Марина Лошак на фоне карнавальной афиши. Фото РИА Новости
«Ильязд. XX век Ильи Зданевича» – проект, сделанный усилиями ГМИИ, коллекционера livre d'artiste («книги художника») Бориса Фридмана, собирателя Георгия Генса, французского архива Ильязда, РГАЛИ, Музея театрального и музыкального искусства и Музея Анны Ахматовой, Отдела наследия Chanel и французских коллекционеров. Илья Зданевич, кроме того, что поэт, реформатор типографики, издатель, делавший из книги произведение искусства, дизайнер тканей и этнограф, в России был не то чтобы забыт, но оставался на периферии сознания как эмигрант. Долгое время советская цензура запрещала называть имена покинувших страну людей, поэтому его стихи впервые вышли только в 1994-м в антологии зарубежья. А спустя еще 21 год случилась наконец ретроспектива.
Хотя в этом большом, трехчастном и семизальном, если браться за цифры, посвящении Илье Зданевичу (1894–1975) в целом бал правят буквы, начинается выставка, правильно и символично, с картины Пиросмани. Тот написал этакий парадный портрет Зданевича в 1913 году. Парадный с поправкой, разумеется, на личность портретируемого и портретирующего: Зданевич, застегнутый на все пуговицы, стоит посреди леса, одна рука в кармане, другая опирается на пень. Что ж, манифест «Пощечина общественному вкусу» уже был опубликован Бурлюком, Крученых, Маяковским и Хлебниковым в 1912 году.
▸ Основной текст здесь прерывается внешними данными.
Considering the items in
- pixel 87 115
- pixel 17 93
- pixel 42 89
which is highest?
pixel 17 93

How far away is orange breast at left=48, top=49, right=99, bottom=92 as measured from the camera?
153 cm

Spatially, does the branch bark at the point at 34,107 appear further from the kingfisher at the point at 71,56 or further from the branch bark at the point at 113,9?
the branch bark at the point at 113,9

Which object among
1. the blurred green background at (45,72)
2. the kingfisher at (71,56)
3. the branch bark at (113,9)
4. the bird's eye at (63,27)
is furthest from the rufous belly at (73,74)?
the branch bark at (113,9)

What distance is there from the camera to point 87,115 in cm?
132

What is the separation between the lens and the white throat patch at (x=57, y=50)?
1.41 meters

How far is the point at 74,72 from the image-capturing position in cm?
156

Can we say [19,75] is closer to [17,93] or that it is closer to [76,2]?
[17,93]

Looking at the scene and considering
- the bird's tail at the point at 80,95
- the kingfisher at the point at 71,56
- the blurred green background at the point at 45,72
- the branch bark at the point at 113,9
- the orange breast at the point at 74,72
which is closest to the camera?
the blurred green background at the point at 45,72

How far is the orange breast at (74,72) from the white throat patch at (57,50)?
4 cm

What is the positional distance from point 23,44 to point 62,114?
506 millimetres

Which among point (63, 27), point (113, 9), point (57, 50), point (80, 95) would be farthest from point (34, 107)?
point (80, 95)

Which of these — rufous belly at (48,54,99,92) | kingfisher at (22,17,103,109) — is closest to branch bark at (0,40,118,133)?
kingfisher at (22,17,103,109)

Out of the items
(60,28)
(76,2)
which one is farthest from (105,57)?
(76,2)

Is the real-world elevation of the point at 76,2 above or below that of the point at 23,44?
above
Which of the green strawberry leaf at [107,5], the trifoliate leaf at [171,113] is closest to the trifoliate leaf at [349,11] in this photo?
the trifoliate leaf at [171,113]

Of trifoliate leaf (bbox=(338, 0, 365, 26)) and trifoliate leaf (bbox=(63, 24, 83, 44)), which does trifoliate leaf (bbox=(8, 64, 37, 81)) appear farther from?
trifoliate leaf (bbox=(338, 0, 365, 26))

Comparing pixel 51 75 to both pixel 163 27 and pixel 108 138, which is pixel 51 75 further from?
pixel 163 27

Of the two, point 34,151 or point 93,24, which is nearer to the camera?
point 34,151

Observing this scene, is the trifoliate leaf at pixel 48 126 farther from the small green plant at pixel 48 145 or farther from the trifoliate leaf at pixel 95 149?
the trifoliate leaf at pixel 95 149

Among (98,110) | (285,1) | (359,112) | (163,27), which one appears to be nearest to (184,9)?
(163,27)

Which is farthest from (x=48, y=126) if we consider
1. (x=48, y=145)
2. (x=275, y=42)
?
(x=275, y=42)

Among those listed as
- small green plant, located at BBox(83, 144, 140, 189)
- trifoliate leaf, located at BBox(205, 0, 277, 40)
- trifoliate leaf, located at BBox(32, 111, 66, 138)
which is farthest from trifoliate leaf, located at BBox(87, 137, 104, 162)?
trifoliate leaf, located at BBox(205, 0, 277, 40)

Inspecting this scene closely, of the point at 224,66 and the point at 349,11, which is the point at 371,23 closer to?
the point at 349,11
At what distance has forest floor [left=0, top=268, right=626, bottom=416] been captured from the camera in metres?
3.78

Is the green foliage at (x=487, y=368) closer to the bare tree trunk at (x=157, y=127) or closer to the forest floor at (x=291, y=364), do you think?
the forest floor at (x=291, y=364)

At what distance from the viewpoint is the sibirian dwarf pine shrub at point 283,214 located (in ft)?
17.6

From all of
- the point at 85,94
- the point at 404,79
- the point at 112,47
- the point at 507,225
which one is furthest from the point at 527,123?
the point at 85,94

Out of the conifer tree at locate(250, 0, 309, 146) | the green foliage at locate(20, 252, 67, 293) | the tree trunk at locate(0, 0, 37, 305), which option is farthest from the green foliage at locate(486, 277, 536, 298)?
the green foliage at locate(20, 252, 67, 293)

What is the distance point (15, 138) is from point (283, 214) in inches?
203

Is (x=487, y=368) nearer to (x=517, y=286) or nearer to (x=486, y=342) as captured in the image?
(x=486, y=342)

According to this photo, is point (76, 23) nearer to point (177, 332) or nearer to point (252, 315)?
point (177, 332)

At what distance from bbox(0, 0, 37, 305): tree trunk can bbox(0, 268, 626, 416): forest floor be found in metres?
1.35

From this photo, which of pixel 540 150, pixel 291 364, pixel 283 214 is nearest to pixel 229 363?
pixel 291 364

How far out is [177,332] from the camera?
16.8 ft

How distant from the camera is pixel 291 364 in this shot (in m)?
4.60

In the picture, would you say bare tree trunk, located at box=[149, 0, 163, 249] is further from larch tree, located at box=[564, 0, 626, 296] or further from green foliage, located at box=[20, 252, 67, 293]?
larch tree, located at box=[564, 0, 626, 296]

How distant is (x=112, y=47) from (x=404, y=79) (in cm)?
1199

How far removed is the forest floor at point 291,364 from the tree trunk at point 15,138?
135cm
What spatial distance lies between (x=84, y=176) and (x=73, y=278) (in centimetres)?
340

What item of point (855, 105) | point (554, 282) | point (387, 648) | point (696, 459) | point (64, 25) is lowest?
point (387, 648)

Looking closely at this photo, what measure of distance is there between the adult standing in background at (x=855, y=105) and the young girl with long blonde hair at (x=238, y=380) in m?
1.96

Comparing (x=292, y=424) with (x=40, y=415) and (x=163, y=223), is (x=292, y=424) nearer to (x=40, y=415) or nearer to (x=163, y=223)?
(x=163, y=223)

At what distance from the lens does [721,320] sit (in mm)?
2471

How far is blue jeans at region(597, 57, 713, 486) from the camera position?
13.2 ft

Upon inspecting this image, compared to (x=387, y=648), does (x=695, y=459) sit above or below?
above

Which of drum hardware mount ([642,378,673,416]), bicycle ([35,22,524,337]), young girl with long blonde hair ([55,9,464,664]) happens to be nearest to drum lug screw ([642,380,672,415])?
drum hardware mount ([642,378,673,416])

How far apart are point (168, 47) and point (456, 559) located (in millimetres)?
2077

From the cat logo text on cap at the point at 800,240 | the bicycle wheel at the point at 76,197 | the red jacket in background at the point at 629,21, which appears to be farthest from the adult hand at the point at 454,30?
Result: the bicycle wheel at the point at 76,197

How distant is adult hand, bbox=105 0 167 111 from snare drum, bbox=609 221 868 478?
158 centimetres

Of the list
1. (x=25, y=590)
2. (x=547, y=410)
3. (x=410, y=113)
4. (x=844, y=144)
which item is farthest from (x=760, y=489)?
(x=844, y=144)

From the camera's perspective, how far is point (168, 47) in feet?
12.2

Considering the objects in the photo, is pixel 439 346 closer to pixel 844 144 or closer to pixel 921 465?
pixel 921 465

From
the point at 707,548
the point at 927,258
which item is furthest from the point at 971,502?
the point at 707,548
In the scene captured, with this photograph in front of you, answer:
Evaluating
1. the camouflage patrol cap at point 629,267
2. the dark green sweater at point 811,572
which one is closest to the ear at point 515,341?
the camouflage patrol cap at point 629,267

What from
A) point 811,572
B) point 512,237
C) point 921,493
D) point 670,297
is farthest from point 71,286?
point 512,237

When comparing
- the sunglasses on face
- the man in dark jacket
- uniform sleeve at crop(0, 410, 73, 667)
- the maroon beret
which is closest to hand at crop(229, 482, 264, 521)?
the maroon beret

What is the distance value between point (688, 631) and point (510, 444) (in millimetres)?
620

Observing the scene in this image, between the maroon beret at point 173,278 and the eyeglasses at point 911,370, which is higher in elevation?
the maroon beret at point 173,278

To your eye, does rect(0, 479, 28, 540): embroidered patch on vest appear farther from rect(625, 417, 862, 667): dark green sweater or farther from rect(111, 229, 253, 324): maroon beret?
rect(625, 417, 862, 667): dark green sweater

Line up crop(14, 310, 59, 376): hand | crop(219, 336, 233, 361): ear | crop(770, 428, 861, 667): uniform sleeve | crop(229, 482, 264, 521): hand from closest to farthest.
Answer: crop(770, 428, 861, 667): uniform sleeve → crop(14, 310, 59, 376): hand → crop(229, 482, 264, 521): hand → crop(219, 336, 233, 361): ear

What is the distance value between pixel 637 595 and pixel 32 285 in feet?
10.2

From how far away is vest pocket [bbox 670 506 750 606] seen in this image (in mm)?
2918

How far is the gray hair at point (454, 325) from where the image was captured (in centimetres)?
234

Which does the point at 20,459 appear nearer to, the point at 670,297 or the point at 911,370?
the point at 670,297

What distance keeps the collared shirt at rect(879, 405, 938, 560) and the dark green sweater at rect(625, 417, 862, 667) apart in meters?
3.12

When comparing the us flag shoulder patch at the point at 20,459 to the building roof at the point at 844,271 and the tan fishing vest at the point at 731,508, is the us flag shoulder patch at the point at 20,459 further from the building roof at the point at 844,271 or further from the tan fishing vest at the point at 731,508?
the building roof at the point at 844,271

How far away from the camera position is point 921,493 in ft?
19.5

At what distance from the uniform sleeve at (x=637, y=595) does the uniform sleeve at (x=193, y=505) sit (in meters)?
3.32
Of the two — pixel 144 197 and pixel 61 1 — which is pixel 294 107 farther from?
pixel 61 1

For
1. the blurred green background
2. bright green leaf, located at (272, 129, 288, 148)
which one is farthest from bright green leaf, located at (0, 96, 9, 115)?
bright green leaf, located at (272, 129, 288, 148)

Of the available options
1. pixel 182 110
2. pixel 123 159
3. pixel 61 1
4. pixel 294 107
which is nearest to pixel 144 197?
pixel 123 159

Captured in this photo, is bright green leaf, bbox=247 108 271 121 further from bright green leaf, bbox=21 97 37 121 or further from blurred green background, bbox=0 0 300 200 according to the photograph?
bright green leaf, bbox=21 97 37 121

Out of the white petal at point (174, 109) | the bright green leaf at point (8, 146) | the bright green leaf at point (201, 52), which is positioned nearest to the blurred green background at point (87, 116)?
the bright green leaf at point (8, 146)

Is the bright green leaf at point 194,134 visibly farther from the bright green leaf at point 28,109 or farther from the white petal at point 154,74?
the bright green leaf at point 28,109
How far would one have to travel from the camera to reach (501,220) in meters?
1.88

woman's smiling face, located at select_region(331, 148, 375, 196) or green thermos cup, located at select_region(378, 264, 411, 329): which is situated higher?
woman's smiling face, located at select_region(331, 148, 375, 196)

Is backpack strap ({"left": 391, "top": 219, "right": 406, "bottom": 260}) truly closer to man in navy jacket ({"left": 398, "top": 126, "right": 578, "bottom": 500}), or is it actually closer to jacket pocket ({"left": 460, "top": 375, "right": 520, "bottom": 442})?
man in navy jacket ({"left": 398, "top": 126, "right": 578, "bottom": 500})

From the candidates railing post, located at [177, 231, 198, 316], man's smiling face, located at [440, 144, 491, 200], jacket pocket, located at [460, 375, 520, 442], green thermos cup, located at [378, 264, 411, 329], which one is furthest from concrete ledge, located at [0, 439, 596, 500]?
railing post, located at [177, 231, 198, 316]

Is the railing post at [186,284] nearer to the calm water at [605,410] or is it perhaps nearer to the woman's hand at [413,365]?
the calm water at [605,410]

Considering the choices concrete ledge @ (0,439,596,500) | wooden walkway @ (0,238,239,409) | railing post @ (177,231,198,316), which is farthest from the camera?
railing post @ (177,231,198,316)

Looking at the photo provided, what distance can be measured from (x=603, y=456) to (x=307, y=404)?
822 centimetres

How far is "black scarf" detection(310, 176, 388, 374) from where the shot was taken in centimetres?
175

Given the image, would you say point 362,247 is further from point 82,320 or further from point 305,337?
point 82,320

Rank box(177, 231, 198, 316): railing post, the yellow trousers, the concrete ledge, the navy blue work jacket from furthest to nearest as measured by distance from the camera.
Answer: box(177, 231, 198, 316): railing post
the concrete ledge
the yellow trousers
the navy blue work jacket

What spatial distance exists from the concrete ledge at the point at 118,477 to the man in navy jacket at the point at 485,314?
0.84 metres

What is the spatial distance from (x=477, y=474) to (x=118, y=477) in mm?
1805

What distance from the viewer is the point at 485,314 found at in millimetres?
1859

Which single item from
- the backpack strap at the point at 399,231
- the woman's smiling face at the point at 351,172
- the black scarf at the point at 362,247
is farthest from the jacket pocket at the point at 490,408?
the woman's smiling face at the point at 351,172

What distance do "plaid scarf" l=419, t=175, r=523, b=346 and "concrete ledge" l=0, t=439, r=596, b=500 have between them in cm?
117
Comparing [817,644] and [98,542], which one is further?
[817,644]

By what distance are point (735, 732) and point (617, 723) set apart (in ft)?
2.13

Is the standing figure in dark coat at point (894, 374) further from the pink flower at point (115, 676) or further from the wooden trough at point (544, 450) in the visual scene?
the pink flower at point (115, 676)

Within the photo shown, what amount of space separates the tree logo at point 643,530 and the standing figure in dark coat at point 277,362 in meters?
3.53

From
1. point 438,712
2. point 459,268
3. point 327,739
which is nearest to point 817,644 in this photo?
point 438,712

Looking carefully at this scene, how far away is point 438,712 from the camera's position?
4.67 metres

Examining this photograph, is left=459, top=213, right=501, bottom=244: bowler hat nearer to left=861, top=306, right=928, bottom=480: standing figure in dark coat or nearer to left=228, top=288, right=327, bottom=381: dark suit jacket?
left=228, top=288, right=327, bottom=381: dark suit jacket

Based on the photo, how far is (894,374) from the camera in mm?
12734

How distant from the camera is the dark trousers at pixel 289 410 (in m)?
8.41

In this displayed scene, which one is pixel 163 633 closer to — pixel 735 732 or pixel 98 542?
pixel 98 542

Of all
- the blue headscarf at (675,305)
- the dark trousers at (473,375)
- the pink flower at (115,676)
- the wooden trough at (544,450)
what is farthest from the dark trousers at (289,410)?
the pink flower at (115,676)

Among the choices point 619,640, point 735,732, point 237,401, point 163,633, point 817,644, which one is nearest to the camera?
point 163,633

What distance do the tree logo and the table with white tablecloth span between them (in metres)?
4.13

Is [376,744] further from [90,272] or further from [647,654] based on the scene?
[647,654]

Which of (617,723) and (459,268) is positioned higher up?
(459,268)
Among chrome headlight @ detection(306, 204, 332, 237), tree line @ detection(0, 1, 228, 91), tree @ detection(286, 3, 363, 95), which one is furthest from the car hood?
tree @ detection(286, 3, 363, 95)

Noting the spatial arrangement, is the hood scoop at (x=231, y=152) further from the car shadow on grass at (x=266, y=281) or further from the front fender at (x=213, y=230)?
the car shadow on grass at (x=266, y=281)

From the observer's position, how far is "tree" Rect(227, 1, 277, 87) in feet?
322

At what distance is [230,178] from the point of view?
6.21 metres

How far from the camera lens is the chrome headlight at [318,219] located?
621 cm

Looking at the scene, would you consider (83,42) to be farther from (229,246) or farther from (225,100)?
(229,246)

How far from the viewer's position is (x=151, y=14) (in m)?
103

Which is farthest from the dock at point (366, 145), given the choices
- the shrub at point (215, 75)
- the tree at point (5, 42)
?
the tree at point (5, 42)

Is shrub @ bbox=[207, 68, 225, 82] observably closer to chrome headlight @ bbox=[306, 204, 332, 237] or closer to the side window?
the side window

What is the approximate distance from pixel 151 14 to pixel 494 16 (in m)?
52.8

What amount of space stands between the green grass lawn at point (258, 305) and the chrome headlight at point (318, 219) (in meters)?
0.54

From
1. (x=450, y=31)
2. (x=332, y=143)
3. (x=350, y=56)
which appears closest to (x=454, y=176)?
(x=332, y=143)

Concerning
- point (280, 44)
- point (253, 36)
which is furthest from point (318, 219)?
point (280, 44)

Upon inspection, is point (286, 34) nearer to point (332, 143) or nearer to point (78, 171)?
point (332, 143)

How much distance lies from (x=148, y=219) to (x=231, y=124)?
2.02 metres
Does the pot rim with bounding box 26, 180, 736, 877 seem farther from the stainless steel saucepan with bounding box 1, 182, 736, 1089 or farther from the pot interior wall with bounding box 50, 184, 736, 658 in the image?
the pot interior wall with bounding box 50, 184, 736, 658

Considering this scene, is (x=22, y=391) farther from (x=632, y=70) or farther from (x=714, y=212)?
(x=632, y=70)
И манифест, и портрет, не имея друг к другу отношения, были очень в духе времени. А Пиросмани был открыт братьями Кириллом и Ильей Зданевичами и Михаилом Ле-Дантю в 1912 году в Тифлисе, и даже если бы герой теперешнего музейного показа ничего больше не сделал, не написал, не придумал и не издал с Пикассо, Миро, Браком и еще целым собранием других художников ни одной livre d'artiste, все равно бы запомнился тем, что публиковал о самородке Пиросмани тексты и вместе с Кириллом начал собирать его работы.
Зданевич, поэт-футурист, создатель и апологет направления всёчества (изначально, кстати, всёчувства, признававшего все стили и декларировавшего принцип беспрестанного изменения, как у хамелеона), да наконец просто заумник – был невероятно деятельным. Что отнюдь не мешало ему быть и великим теоретиком, и это самое величие теоретика применительно к Зданевичу звучит почти всерьез. То он, студент-юрист Петербургского университета, открещивается от своего детского писания символистских стишков в пользу футуризма, то от футуризма в 1913-м переходит к всёчеству. То в 1915-м на русско-турецком фронте Зданевич – военкор петербургской «Речи» и ее тифлисского отделения «Закавказская речь», то он – сочинитель «дра» (заумной драмы). То он – участник археологической экспедиции, скрупулезно вычерчивающий планы древних храмов, включая давно уже ставшую мечетью Софию Константинопольскую, то он, в начале 1920-х через Константинополь перебравшись в Париж, сперва делает эскизы для шалей, которые создавала художница Соня Делоне, а потом по рекомендации Дягилева возглавляет бюро рисовальщиков у Шанель, патентует свой новый вязальный станок и, наконец, руководит главным заводом фирмы «Ткани Chanel». Тут показывают авангардные рисунки тканей и даже пару лоскутков, сделанных по эскизам Зданевича, но как это выглядело в виде готового изделия судить можно только по двум монохромным снимкам – зато позирует в костюмах сама мадемуазель Коко, кстати, «по совместительству» крестная мать дочери Ильязда (так он именовал себя с конца 1921 года). Наконец, в 1940-м заумник дебютирует в роли издателя livre d'artiste. Тут-то можно сказать «и понеслась»: livre d'artiste станет стихией Зданевича, и значительная часть выставки посвящена этой его страсти. Зданевич торопился жить, у него, похоже, была неутолимая жажда, жадность до жизни, так что читать его биографию не менее занимательно, чем разглядывать им созданное.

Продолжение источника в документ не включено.